## Data taken from a collection:
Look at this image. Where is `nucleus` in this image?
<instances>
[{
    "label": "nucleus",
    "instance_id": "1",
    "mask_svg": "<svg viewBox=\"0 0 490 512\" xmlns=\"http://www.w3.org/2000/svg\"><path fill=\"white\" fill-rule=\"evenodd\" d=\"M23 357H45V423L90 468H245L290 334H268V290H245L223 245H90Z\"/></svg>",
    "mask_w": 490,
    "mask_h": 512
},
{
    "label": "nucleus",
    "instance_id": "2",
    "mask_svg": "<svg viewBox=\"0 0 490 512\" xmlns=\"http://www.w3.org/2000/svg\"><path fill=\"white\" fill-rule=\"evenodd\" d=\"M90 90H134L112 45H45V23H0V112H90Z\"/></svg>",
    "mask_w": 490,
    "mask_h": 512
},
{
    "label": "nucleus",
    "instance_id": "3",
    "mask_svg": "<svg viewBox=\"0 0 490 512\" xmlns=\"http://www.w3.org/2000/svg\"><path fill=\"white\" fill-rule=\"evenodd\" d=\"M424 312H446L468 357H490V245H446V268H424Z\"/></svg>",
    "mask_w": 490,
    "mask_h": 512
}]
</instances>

## WHAT TO PRODUCE:
Reproduce the whole listing above, word for word and with no changes.

## WRITTEN SOLUTION:
Look at this image. Where is `nucleus` in this image?
<instances>
[{
    "label": "nucleus",
    "instance_id": "1",
    "mask_svg": "<svg viewBox=\"0 0 490 512\" xmlns=\"http://www.w3.org/2000/svg\"><path fill=\"white\" fill-rule=\"evenodd\" d=\"M23 357H45V423L90 468H245L290 334H268V290H245L223 245H90Z\"/></svg>",
    "mask_w": 490,
    "mask_h": 512
},
{
    "label": "nucleus",
    "instance_id": "2",
    "mask_svg": "<svg viewBox=\"0 0 490 512\" xmlns=\"http://www.w3.org/2000/svg\"><path fill=\"white\" fill-rule=\"evenodd\" d=\"M90 90H134L112 45H45V23H0V112H90Z\"/></svg>",
    "mask_w": 490,
    "mask_h": 512
},
{
    "label": "nucleus",
    "instance_id": "3",
    "mask_svg": "<svg viewBox=\"0 0 490 512\" xmlns=\"http://www.w3.org/2000/svg\"><path fill=\"white\" fill-rule=\"evenodd\" d=\"M424 312H446L468 357H490V245H446V268H424Z\"/></svg>",
    "mask_w": 490,
    "mask_h": 512
}]
</instances>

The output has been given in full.